PROBLEM A: Which two cities does the post about 2020 name as the writer's traditionally frequent destinations?
PROBLEM B: Echo the stretch of the post about 2020 from "2020 Not as" through "our complacent assumptions.", copying it with no changes.

DOCUMENT PASSAGE:
Descriptions of the Nondescript

2020 Not as a Curse

Most humans on Earth will agree that the year 2020 was one of the worst in memory. In some ways it was like a world war: casualty count, political propaganda and unrest, economic instability, fear, and --- most of all --- a shaking up of our complacent assumptions.

My family and I have all been healthy, maintained our lifestyle pretty well despite the economic turmoil, and have weathered the forced restrictions on our movements without much change. Since my wife and I had been working from home most of the time anyway it wasn't a huge change.

Of course I haven't been traveling, despite the fact that my traditionally frequent destinations of Shanghai and Taipei are probably some of the safest cities in the world to visit. Safe for me, at least. The Chinese and Taiwanese governments and their citizens would probably eye me very suspiciously as a source of pandemic contagion based on wasteland of disease and death that is my point of origin here in the United States of "Muh freedom".

STORED DATA:
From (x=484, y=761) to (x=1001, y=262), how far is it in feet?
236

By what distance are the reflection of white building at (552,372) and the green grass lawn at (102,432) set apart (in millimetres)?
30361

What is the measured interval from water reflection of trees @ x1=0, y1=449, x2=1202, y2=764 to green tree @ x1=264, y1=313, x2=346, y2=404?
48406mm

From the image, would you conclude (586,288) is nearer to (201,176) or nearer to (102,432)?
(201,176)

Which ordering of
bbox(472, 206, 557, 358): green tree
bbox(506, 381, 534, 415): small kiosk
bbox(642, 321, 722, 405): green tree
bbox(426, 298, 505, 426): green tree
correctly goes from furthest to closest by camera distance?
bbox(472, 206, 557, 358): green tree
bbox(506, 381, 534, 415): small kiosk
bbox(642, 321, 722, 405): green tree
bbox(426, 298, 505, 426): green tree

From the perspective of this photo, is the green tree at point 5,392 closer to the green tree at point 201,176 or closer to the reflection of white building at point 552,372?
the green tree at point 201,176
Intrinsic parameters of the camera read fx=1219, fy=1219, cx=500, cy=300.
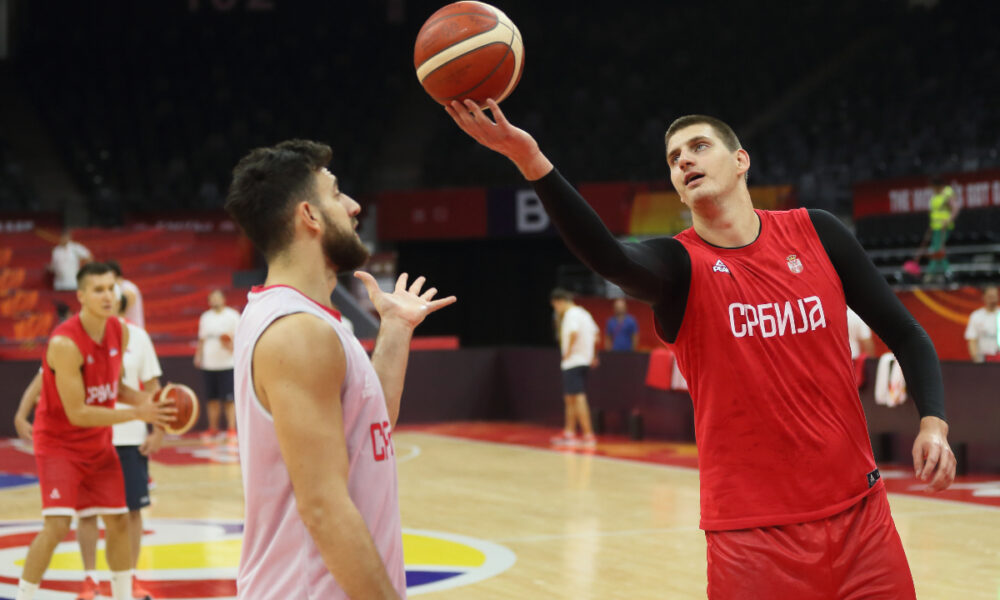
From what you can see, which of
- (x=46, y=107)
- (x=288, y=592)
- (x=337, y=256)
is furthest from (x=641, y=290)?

ANSWER AREA A: Shanghai and Taipei

ANSWER AREA B:
2020 Not as a Curse

Most humans on Earth will agree that the year 2020 was one of the worst in memory. In some ways it was like a world war: casualty count, political propaganda and unrest, economic instability, fear, and --- most of all --- a shaking up of our complacent assumptions.